To właśnie w tych grach konflikt z paramilitarnymi organizacjami przybiera najkrwawszy charakter. Dużo tu ostrych scen walki, wrażenie robią też psychopatyczni przywódcy, z którymi stykamy się w trakcie rozwoju fabuły. Do tego polujemy także na zwierzynę, aby zdobyć m.in. skórę. Dużo emocji skierowanych wyraźnie do starszego gracza.
Seria "Assassin's Creed"
Ciesząca się wyjątkową popularnością seria "Assassin's Creed" opowiada historie skrytobójców, walczących o porządek na świecie z żądnymi władzy templariuszami. Pobudki bohaterów zawsze są szlachetne, ale metody - zdecydowanie bardziej przyziemne. Sterowane przez nas postaci pozbywają się licznych wrogów przy pomocy ukrytego ostrza, a nieraz także w otwartej walce na miecze, topory, kusze czy broń palną.
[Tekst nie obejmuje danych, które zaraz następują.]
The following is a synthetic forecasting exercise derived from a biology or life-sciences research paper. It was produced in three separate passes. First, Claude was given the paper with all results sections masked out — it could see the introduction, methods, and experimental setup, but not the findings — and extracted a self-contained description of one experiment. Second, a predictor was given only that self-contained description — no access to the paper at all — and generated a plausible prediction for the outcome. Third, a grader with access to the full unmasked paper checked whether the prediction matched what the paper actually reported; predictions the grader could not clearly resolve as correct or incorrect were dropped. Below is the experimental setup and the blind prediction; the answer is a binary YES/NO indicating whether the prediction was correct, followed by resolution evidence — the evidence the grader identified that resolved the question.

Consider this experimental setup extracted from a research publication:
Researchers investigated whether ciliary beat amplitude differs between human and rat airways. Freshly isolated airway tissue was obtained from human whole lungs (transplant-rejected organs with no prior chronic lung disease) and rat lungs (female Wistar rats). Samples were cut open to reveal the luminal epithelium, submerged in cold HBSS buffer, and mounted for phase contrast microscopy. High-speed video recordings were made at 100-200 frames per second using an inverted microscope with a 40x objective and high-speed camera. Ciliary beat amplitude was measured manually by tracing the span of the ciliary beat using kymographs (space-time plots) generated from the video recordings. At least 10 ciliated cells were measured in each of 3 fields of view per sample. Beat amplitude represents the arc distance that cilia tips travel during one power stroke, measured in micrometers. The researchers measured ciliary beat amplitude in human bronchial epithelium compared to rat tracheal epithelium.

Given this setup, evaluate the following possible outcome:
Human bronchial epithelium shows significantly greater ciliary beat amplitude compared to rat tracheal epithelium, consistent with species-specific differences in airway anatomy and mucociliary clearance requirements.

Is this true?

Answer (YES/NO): NO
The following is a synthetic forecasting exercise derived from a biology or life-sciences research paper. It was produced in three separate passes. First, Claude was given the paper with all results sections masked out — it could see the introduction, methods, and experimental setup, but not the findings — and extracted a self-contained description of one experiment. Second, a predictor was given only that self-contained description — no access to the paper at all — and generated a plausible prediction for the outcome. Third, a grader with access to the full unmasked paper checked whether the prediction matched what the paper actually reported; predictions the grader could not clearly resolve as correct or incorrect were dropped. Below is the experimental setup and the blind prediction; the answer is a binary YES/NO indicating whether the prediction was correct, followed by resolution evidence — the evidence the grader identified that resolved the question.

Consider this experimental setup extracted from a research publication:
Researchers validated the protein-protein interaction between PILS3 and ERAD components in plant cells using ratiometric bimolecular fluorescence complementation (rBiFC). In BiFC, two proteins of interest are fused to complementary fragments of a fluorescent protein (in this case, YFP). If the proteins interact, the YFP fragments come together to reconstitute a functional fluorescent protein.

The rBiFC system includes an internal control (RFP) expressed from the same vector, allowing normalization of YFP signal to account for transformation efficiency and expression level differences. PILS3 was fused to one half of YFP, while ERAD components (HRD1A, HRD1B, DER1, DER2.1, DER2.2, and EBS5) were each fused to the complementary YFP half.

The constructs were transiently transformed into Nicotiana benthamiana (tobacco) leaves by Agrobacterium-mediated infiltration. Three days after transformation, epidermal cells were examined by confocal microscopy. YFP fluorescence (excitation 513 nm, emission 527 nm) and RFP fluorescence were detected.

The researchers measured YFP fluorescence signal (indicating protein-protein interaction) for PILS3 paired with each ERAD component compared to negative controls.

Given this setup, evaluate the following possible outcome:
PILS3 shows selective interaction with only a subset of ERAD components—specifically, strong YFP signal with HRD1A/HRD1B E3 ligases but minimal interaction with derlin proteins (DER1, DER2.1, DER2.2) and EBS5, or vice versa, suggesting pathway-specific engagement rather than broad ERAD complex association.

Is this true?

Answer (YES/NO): NO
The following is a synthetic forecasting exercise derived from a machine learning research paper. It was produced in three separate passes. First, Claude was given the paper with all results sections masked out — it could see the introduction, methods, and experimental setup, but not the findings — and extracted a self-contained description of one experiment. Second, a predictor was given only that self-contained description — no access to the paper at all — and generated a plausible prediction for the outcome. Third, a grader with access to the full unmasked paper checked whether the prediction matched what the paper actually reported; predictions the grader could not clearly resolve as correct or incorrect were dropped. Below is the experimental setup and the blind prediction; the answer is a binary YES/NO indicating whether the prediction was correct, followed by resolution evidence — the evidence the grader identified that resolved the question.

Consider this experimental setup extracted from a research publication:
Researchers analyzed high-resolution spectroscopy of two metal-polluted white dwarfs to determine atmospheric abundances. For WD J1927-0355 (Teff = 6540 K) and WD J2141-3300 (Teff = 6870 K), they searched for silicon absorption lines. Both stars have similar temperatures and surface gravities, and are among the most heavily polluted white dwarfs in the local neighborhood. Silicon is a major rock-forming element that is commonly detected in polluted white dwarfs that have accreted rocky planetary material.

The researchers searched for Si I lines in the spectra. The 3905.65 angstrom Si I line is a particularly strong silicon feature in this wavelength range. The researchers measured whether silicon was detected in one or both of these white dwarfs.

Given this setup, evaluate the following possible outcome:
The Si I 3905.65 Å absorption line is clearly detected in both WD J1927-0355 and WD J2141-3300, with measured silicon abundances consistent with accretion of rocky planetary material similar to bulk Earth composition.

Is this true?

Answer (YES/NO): NO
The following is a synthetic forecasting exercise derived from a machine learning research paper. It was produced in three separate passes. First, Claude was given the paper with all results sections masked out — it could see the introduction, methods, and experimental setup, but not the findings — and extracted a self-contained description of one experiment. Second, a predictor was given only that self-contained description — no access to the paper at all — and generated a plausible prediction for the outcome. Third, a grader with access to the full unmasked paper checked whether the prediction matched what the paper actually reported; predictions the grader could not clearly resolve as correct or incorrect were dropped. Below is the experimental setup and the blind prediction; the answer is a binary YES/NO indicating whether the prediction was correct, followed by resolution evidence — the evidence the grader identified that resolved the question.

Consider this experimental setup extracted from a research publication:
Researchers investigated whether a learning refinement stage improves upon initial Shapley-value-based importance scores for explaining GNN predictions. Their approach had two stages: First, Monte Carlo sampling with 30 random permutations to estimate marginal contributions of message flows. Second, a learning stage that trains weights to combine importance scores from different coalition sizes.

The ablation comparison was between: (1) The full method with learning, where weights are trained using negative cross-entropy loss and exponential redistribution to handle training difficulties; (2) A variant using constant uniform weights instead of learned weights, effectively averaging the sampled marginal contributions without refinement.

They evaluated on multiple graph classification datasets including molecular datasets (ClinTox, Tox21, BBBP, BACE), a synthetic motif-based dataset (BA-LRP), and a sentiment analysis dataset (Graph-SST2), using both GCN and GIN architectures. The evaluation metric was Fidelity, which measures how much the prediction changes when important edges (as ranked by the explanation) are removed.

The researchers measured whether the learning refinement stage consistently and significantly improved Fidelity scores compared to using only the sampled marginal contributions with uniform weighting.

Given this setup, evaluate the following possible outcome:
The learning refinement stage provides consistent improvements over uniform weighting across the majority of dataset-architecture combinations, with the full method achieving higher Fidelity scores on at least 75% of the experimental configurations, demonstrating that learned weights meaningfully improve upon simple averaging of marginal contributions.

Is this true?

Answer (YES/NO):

Choć gra otrzymała oznaczenie wiekowe "18", trzeba przyznać, że mało jest tu brutalnych scen. Erotyki i wulgarnego języka prawie nie znajdziemy. Warto wiedzieć, że "Assassin's Creed" jest grą skupioną na walce, ale powinna nadawać się także dla mających po kilkanaście lat graczy.
Dodatkowe porady
O tym, czy gra jest odpowiednia dla dziecka, można dowiedzieć się też, szukając informacji na własną rękę. Każdy oficjalnie wydany tytuł posiada tzw. PEGI, czyli system oceny zawartości. Znajdziemy je na opakowaniu z grą bądź karcie produktu w internetowym sklepie.
Pierwszą informacją jest klasyfikacja wiekowa, czyli liczba w kolorowym kwadracie. Twórcy programu stworzyli kategorie 3, 7, 12, 16 oraz 18. Przekaz jest jasny – liczba "12" oznacza, że gra polecana jest osobom, które skończyły 12 rok życia.
Warto dodać dwie rzeczy. Po pierwsze - klasyfikacja nie jest tożsama z zakazem sprzedaży młodszym osobom. Gimnazjalista może kupić grę z PEGI 18. Po drugie – twórcy systemu są zazwyczaj bardzo ostrożni i surowo oceniają zawartość. Oznacza to, że nieraz gry z liczbą "16" wcale nie muszą być nieodpowiednie dla 13- i 14-latków.
Obok kategorii wiekowej znajdziemy też ewentualnie dodatkowe określenia z ikonami. Przydzielane są, gdy w grach pojawiają się bardzo mocne sceny związane z przemocą, seksem, użyciem narkotyków czy straszniem gracza.
Więcej informacji znajdziemy na stronie www.pegi.info.